O Cine Teatro Ouro Verde ficou lotado na abertura do Filo (Festival Internacional de Londrina), apresentação do espetáculo “Estudo n° 1: Morte e Vida”, do grupo recifense Magiluth, na noite de sábado (17). Eles voltam ao palco neste domingo (18), às 20h30.

Com inspiração na obra “Morte e Vida Severina”, do poeta João Cabral de Melo Neto, o estudo mostrou a Londrina um pouco de como os artistas compreendem a montagem teatral.

Projeções, podcast, música, dança e até mesmo uma integração tecnológica, com um dos atores participando “ao vivo” do Lago Igapó - um aceno aos londrinenses, com certeza - deram o tom do espetáculo que, apesar de provocar riso em muitos momentos, tem a crítica social como pilar central.

No fundo, a plateia é personagem viva da obra, aplaude, ri e observa, atenta, os momentos mais marcantes de “Estudo n° 1”, que trazem cenas, recortes a partir da perspectiva de cada um dos quatro - e depois cinco - atores que estão no palco.

A ideia de experimentação, ou até mesmo de um metateatro, é tão marcante que o espetáculo se desenrola exclusivamente a partir dos atores, que conduzem a parte técnica, projetam imagens em uma tela e pesquisam na internet. Tudo acontece e é explicado para o público, que é partícipe nesse processo.

E a crítica é central porque a migração forçada - pelo desamparo econômico e desastres climáticos, por exemplo - torna-se cada vez mais presente. É um diálogo sincero com a obra “Morte e Vida Severina”, mas que expande a problemática para os dias de hoje. À esta FOLHA, Giordano Castro, um dos atores que conduzem a apresentação, ressaltou que não há mais um estereótipo de Severino enquanto nordestino retirante, e que “somos todos Severinos”.

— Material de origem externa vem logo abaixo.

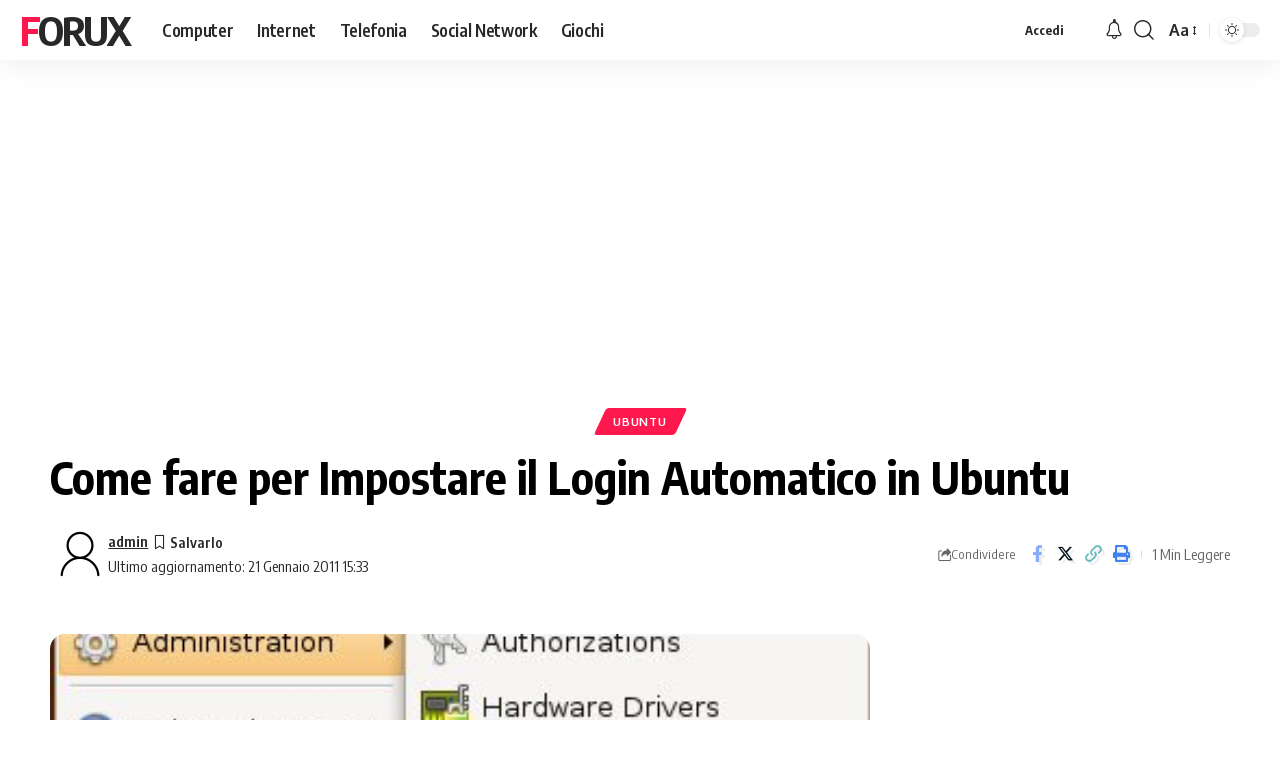

--- FILE ---
content_type: text/html; charset=utf-8
request_url: https://www.google.com/recaptcha/api2/aframe
body_size: 265
content:
<!DOCTYPE HTML><html><head><meta http-equiv="content-type" content="text/html; charset=UTF-8"></head><body><script nonce="07Yib-W2pv8NibsNOlzLhg">/** Anti-fraud and anti-abuse applications only. See google.com/recaptcha */ try{var clients={'sodar':'https://pagead2.googlesyndication.com/pagead/sodar?'};window.addEventListener("message",function(a){try{if(a.source===window.parent){var b=JSON.parse(a.data);var c=clients[b['id']];if(c){var d=document.createElement('img');d.src=c+b['params']+'&rc='+(localStorage.getItem("rc::a")?sessionStorage.getItem("rc::b"):"");window.document.body.appendChild(d);sessionStorage.setItem("rc::e",parseInt(sessionStorage.getItem("rc::e")||0)+1);localStorage.setItem("rc::h",'1768978183784');}}}catch(b){}});window.parent.postMessage("_grecaptcha_ready", "*");}catch(b){}</script></body></html>

--- FILE ---
content_type: text/css
request_url: https://www.forux.it/wp-content/uploads/elementor/css/post-12163.css?ver=1743680020
body_size: 121
content:
.elementor-12163 .elementor-element.elementor-element-759a636{--display:flex;--flex-direction:row;--container-widget-width:initial;--container-widget-height:100%;--container-widget-flex-grow:1;--container-widget-align-self:stretch;--flex-wrap-mobile:wrap;--gap:0px 0px;--row-gap:0px;--column-gap:0px;--flex-wrap:wrap;--border-radius:30px 30px 30px 30px;--margin-top:50px;--margin-bottom:0px;--margin-left:0px;--margin-right:0px;}.elementor-12163 .elementor-element.elementor-element-3452548{--display:flex;--flex-direction:column;--container-widget-width:100%;--container-widget-height:initial;--container-widget-flex-grow:0;--container-widget-align-self:initial;--flex-wrap-mobile:wrap;--gap:0px 0px;--row-gap:0px;--column-gap:0px;--margin-top:0px;--margin-bottom:0px;--margin-left:0px;--margin-right:0px;}.elementor-12163 .elementor-element.elementor-element-07f458e{--display:flex;--justify-content:center;--align-items:center;--container-widget-width:calc( ( 1 - var( --container-widget-flex-grow ) ) * 100% );}.elementor-12163 .elementor-element.elementor-element-8d8e341 > .elementor-widget-container{margin:0px 0px 0px 0px;}.elementor-12163 .elementor-element.elementor-element-8d8e341 .p-categories{justify-content:center;}.elementor-12163 .elementor-element.elementor-element-6261491 > .elementor-widget-container{margin:0px 0px 0px 0px;padding:0px 0px 0px 0px;}.elementor-12163 .elementor-element.elementor-element-6261491{--headline-fcolor:#000000;}[data-theme="dark"] .elementor-12163 .elementor-element.elementor-element-6261491{--headline-fcolor:#FFFFFF;}.elementor-12163 .elementor-element.elementor-element-6261491 .s-title{font-size:45px;font-weight:700;}.elementor-12163 .elementor-element.elementor-element-cc18aa3{--display:flex;--flex-direction:column;--container-widget-width:100%;--container-widget-height:initial;--container-widget-flex-grow:0;--container-widget-align-self:initial;--flex-wrap-mobile:wrap;--flex-wrap:nowrap;}.elementor-12163 .elementor-element.elementor-element-f1008c6 img{width:100%;height:350px;border-radius:15px 15px 15px 15px;}.elementor-12163 .elementor-element.elementor-element-6958c0a{--display:flex;--flex-direction:column;--container-widget-width:100%;--container-widget-height:initial;--container-widget-flex-grow:0;--container-widget-align-self:initial;--flex-wrap-mobile:wrap;--gap:0px 0px;--row-gap:0px;--column-gap:0px;--flex-wrap:nowrap;}@media(max-width:767px){.elementor-12163 .elementor-element.elementor-element-759a636{--margin-top:15px;--margin-bottom:0px;--margin-left:0px;--margin-right:0px;}.elementor-12163 .elementor-element.elementor-element-6261491 .s-title{font-size:25px;}}@media(min-width:768px){.elementor-12163 .elementor-element.elementor-element-759a636{--content-width:1200px;}.elementor-12163 .elementor-element.elementor-element-3452548{--width:100%;}.elementor-12163 .elementor-element.elementor-element-cc18aa3{--width:70%;}.elementor-12163 .elementor-element.elementor-element-6958c0a{--width:30%;}}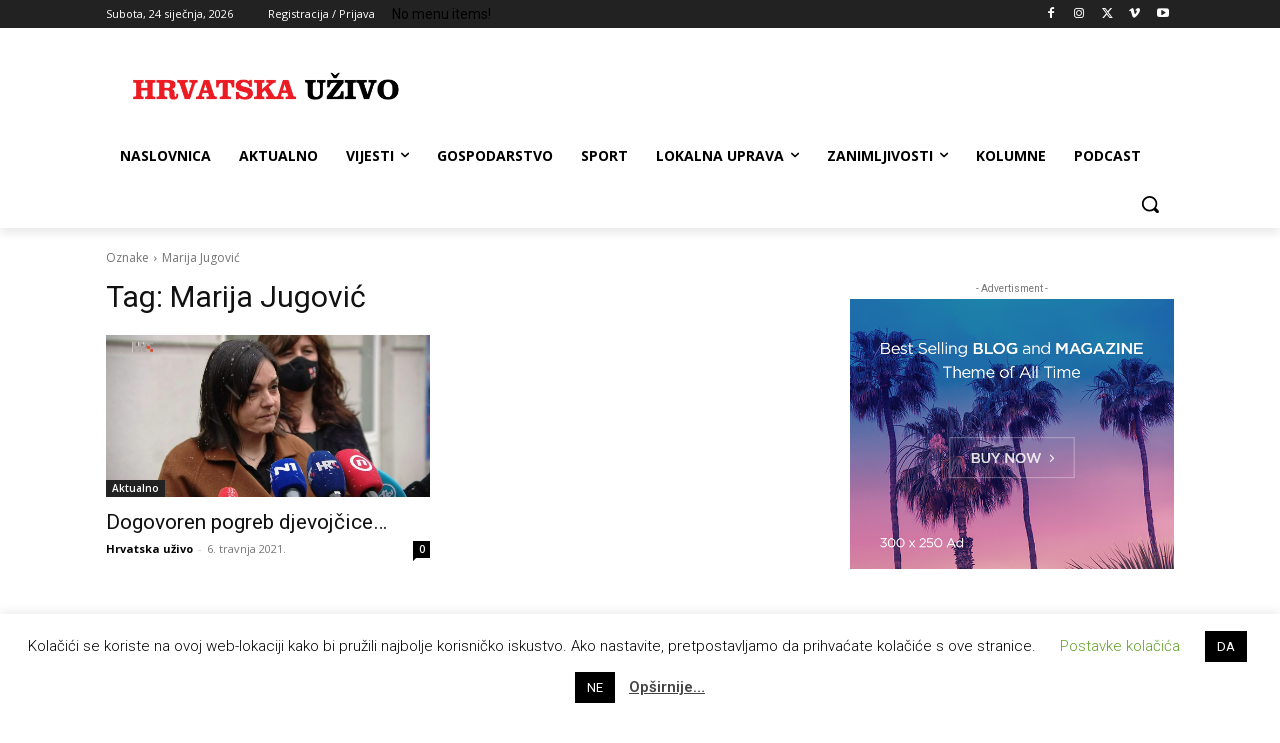

--- FILE ---
content_type: text/html; charset=utf-8
request_url: https://www.google.com/recaptcha/api2/aframe
body_size: 268
content:
<!DOCTYPE HTML><html><head><meta http-equiv="content-type" content="text/html; charset=UTF-8"></head><body><script nonce="wbDfsruRugJmZKxJ6-3HFQ">/** Anti-fraud and anti-abuse applications only. See google.com/recaptcha */ try{var clients={'sodar':'https://pagead2.googlesyndication.com/pagead/sodar?'};window.addEventListener("message",function(a){try{if(a.source===window.parent){var b=JSON.parse(a.data);var c=clients[b['id']];if(c){var d=document.createElement('img');d.src=c+b['params']+'&rc='+(localStorage.getItem("rc::a")?sessionStorage.getItem("rc::b"):"");window.document.body.appendChild(d);sessionStorage.setItem("rc::e",parseInt(sessionStorage.getItem("rc::e")||0)+1);localStorage.setItem("rc::h",'1769256650411');}}}catch(b){}});window.parent.postMessage("_grecaptcha_ready", "*");}catch(b){}</script></body></html>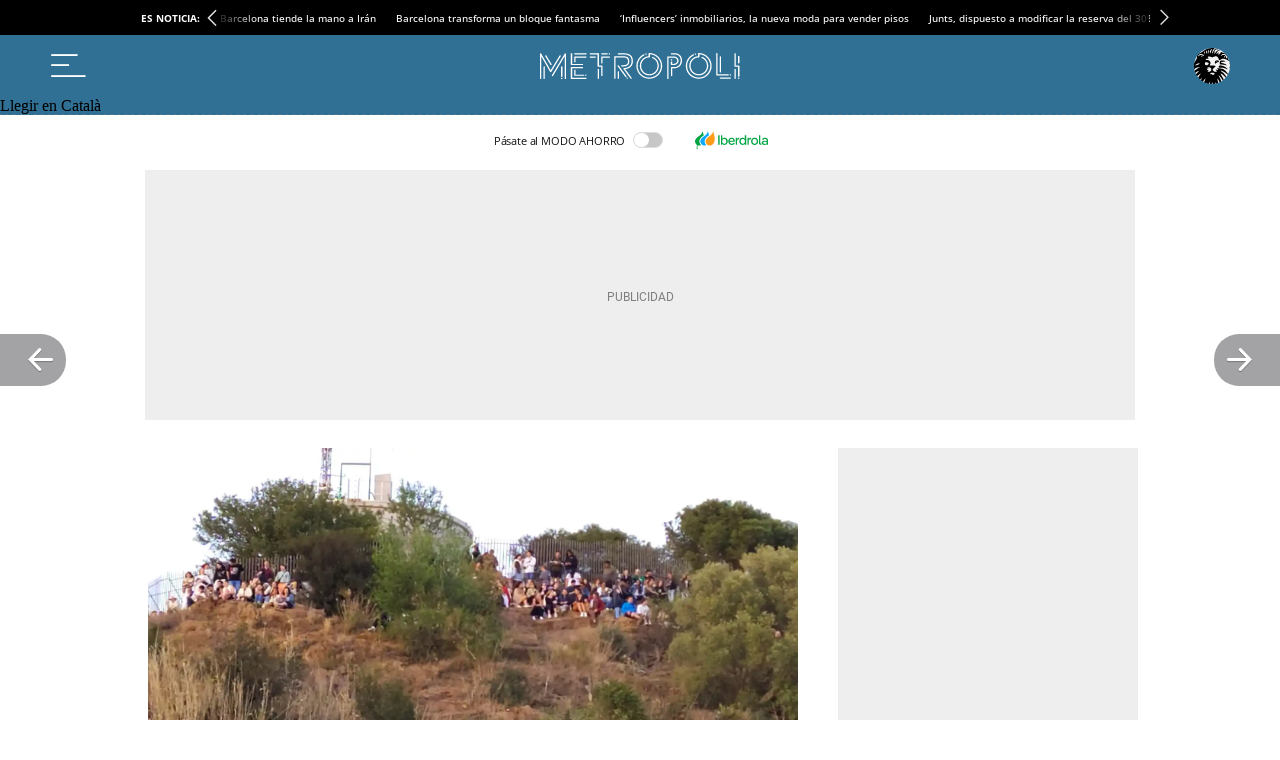

--- FILE ---
content_type: application/javascript
request_url: https://a2.elespanol.com/assets_js/web/v2/chunk-ST4DYZFQ.js
body_size: 1437
content:
import{a as k,s as _}from"./chunk-XBJWDUKD.js";var H=k((y,m)=>{_();(function(d,o){typeof y=="object"?m.exports=y=o():typeof define=="function"&&define.amd?define([],o):d.CryptoJS=o()})(y,function(){var d=d||function(o,S){var C=Object.create||function(){function t(){}return function(n){var e;return t.prototype=n,e=new t,t.prototype=null,e}}(),g={},p=g.lib={},h=p.Base=function(){return{extend:function(t){var n=C(this);return t&&n.mixIn(t),(!n.hasOwnProperty("init")||this.init===n.init)&&(n.init=function(){n.$super.init.apply(this,arguments)}),n.init.prototype=n,n.$super=this,n},create:function(){var t=this.extend();return t.init.apply(t,arguments),t},init:function(){},mixIn:function(t){for(var n in t)t.hasOwnProperty(n)&&(this[n]=t[n]);t.hasOwnProperty("toString")&&(this.toString=t.toString)},clone:function(){return this.init.prototype.extend(this)}}}(),v=p.WordArray=h.extend({init:function(t,n){t=this.words=t||[],n!=S?this.sigBytes=n:this.sigBytes=t.length*4},toString:function(t){return(t||b).stringify(this)},concat:function(t){var n=this.words,e=t.words,r=this.sigBytes,s=t.sigBytes;if(this.clamp(),r%4)for(var i=0;i<s;i++){var f=e[i>>>2]>>>24-i%4*8&255;n[r+i>>>2]|=f<<24-(r+i)%4*8}else for(var i=0;i<s;i+=4)n[r+i>>>2]=e[i>>>2];return this.sigBytes+=s,this},clamp:function(){var t=this.words,n=this.sigBytes;t[n>>>2]&=4294967295<<32-n%4*8,t.length=o.ceil(n/4)},clone:function(){var t=h.clone.call(this);return t.words=this.words.slice(0),t},random:function(t){for(var n=[],e=function(a){var a=a,c=987654321,u=4294967295;return function(){c=36969*(c&65535)+(c>>16)&u,a=18e3*(a&65535)+(a>>16)&u;var l=(c<<16)+a&u;return l/=4294967296,l+=.5,l*(o.random()>.5?1:-1)}},r=0,s;r<t;r+=4){var i=e((s||o.random())*4294967296);s=i()*987654071,n.push(i()*4294967296|0)}return new v.init(n,t)}}),x=g.enc={},b=x.Hex={stringify:function(t){for(var n=t.words,e=t.sigBytes,r=[],s=0;s<e;s++){var i=n[s>>>2]>>>24-s%4*8&255;r.push((i>>>4).toString(16)),r.push((i&15).toString(16))}return r.join("")},parse:function(t){for(var n=t.length,e=[],r=0;r<n;r+=2)e[r>>>3]|=parseInt(t.substr(r,2),16)<<24-r%8*4;return new v.init(e,n/2)}},B=x.Latin1={stringify:function(t){for(var n=t.words,e=t.sigBytes,r=[],s=0;s<e;s++){var i=n[s>>>2]>>>24-s%4*8&255;r.push(String.fromCharCode(i))}return r.join("")},parse:function(t){for(var n=t.length,e=[],r=0;r<n;r++)e[r>>>2]|=(t.charCodeAt(r)&255)<<24-r%4*8;return new v.init(e,n)}},z=x.Utf8={stringify:function(t){try{return decodeURIComponent(escape(B.stringify(t)))}catch(n){throw new Error("Malformed UTF-8 data")}},parse:function(t){return B.parse(unescape(encodeURIComponent(t)))}},w=p.BufferedBlockAlgorithm=h.extend({reset:function(){this._data=new v.init,this._nDataBytes=0},_append:function(t){typeof t=="string"&&(t=z.parse(t)),this._data.concat(t),this._nDataBytes+=t.sigBytes},_process:function(t){var n=this._data,e=n.words,r=n.sigBytes,s=this.blockSize,i=s*4,f=r/i;t?f=o.ceil(f):f=o.max((f|0)-this._minBufferSize,0);var a=f*s,c=o.min(a*4,r);if(a){for(var u=0;u<a;u+=s)this._doProcessBlock(e,u);var l=e.splice(0,a);n.sigBytes-=c}return new v.init(l,c)},clone:function(){var t=h.clone.call(this);return t._data=this._data.clone(),t},_minBufferSize:0}),R=p.Hasher=w.extend({cfg:h.extend(),init:function(t){this.cfg=this.cfg.extend(t),this.reset()},reset:function(){w.reset.call(this),this._doReset()},update:function(t){return this._append(t),this._process(),this},finalize:function(t){t&&this._append(t);var n=this._doFinalize();return n},blockSize:512/32,_createHelper:function(t){return function(n,e){return new t.init(e).finalize(n)}},_createHmacHelper:function(t){return function(n,e){return new F.HMAC.init(t,e).finalize(n)}}}),F=g.algo={};return g}(Math);return d})});export{H as a};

Um exemplo disso é a luta pela terra e a exploração do trabalho. Um dos atores, pedalando em uma bicicleta, conta a história do entregador Thiago Dias, que morreu em São Paulo em 2019 após sofrer um AVC (acidente vascular cerebral) durante uma entrega. Talvez esse seja o trecho mais emocionante do espetáculo, em que se evidencia a precarização da mão de obra e a invisibilidade (ou insignificância) da vida do trabalhador. O ator cai no palco e fica imóvel no restante da apresentação, inclusive no final, enquanto a plateia deixa o Ouro Verde.

Em outro momento, os atores discutem entre si os impactos do aquecimento global e o sem-número de pessoas que terão, nas próximas décadas, de mudar à força dentro de seus próprios países ou cruzar fronteiras. Kiribati, pequeno arquipélago no Oceano Pacífico que pode ficar inabitável devido às mudanças climáticas, é constantemente citado.

Há um momento em que dois atores, dividindo a plateia do Ouro Verde em dois territórios, tentam entrar em um acordo para reduzir a poluição - esforço em vão, já que a conversa termina numa declaração de guerra.

Mas esses são apenas alguns dos casos da realidade brasileira que são utilizados para “atualizar” a obra de João Cabral e que, a todo momento, são tão corriqueiramente esquecidos por nós que a frase “mas isso ainda diz muito pouco”, sempre repetida, serve para pontuar que os Severinos estão por aí, iguais em tudo e na sina.